• **Requirement**: Output every line of the data exactly as it appears.

[Stored dataset items]
· · · ·

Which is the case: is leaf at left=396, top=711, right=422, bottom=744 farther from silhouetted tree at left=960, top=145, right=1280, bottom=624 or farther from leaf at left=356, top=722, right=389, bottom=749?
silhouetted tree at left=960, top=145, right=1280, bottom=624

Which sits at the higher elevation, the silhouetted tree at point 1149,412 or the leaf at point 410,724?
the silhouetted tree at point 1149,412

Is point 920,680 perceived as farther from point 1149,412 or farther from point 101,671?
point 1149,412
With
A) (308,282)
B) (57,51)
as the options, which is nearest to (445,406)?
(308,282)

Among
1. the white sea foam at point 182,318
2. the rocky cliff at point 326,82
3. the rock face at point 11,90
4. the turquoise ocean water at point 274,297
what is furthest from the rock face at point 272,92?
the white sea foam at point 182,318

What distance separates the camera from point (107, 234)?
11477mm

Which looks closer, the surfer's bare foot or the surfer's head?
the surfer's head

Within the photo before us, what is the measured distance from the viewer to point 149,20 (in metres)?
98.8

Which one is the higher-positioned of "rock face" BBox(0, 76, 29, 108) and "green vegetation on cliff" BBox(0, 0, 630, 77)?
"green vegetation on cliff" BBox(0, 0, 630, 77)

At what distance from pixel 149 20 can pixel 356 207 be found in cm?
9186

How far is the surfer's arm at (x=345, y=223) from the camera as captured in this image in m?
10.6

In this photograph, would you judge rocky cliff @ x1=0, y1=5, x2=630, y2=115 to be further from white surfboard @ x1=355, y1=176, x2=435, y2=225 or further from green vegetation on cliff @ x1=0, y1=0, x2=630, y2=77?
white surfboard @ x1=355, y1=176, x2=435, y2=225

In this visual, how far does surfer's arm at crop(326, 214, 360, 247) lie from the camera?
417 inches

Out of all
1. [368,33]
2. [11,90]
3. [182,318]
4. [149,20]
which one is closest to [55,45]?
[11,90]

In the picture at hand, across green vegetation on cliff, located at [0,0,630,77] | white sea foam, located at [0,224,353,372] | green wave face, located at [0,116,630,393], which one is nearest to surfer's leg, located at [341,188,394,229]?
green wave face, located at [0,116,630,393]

· · · ·

• **Response to the task**:
Which is the case: is leaf at left=396, top=711, right=422, bottom=744 farther from silhouetted tree at left=960, top=145, right=1280, bottom=624 or farther from leaf at left=356, top=722, right=389, bottom=749?
silhouetted tree at left=960, top=145, right=1280, bottom=624

Which sits at the higher elevation, the silhouetted tree at point 1149,412 or the leaf at point 410,724?
the silhouetted tree at point 1149,412

Is point 920,680 perceived as farther from point 1149,412 or farther from point 101,671?
point 1149,412
With
A) (308,282)
B) (57,51)
as the options, which is nearest to (445,406)?
(308,282)

Among
1. the white sea foam at point 182,318
2. the rocky cliff at point 326,82
3. the rock face at point 11,90
4. the turquoise ocean water at point 274,297
what is furthest from the rock face at point 272,92?
the white sea foam at point 182,318

What distance separates the camera from point (107, 234)?
11477mm

Which looks closer, the surfer's bare foot or the surfer's head?
the surfer's head

Within the photo before us, what is the measured distance from the viewer to point 149,20 (in metres)?
98.8

Which one is the higher-positioned of "rock face" BBox(0, 76, 29, 108) and "green vegetation on cliff" BBox(0, 0, 630, 77)?
"green vegetation on cliff" BBox(0, 0, 630, 77)

At what distance from pixel 149 20 can pixel 356 207 be found in cm?
9186

How far is the surfer's arm at (x=345, y=223) from the camera as captured in this image in m?
10.6

In this photograph, would you judge rocky cliff @ x1=0, y1=5, x2=630, y2=115 to be further from white surfboard @ x1=355, y1=176, x2=435, y2=225 or further from green vegetation on cliff @ x1=0, y1=0, x2=630, y2=77?
white surfboard @ x1=355, y1=176, x2=435, y2=225

In this visual, how far does surfer's arm at crop(326, 214, 360, 247) lie from the camera?
417 inches

Out of all
1. [368,33]
2. [11,90]
3. [182,318]
4. [149,20]
which one is closest to [55,45]?
[11,90]

In the picture at hand, across green vegetation on cliff, located at [0,0,630,77] | white sea foam, located at [0,224,353,372] | green wave face, located at [0,116,630,393], which one is nearest to surfer's leg, located at [341,188,394,229]?
green wave face, located at [0,116,630,393]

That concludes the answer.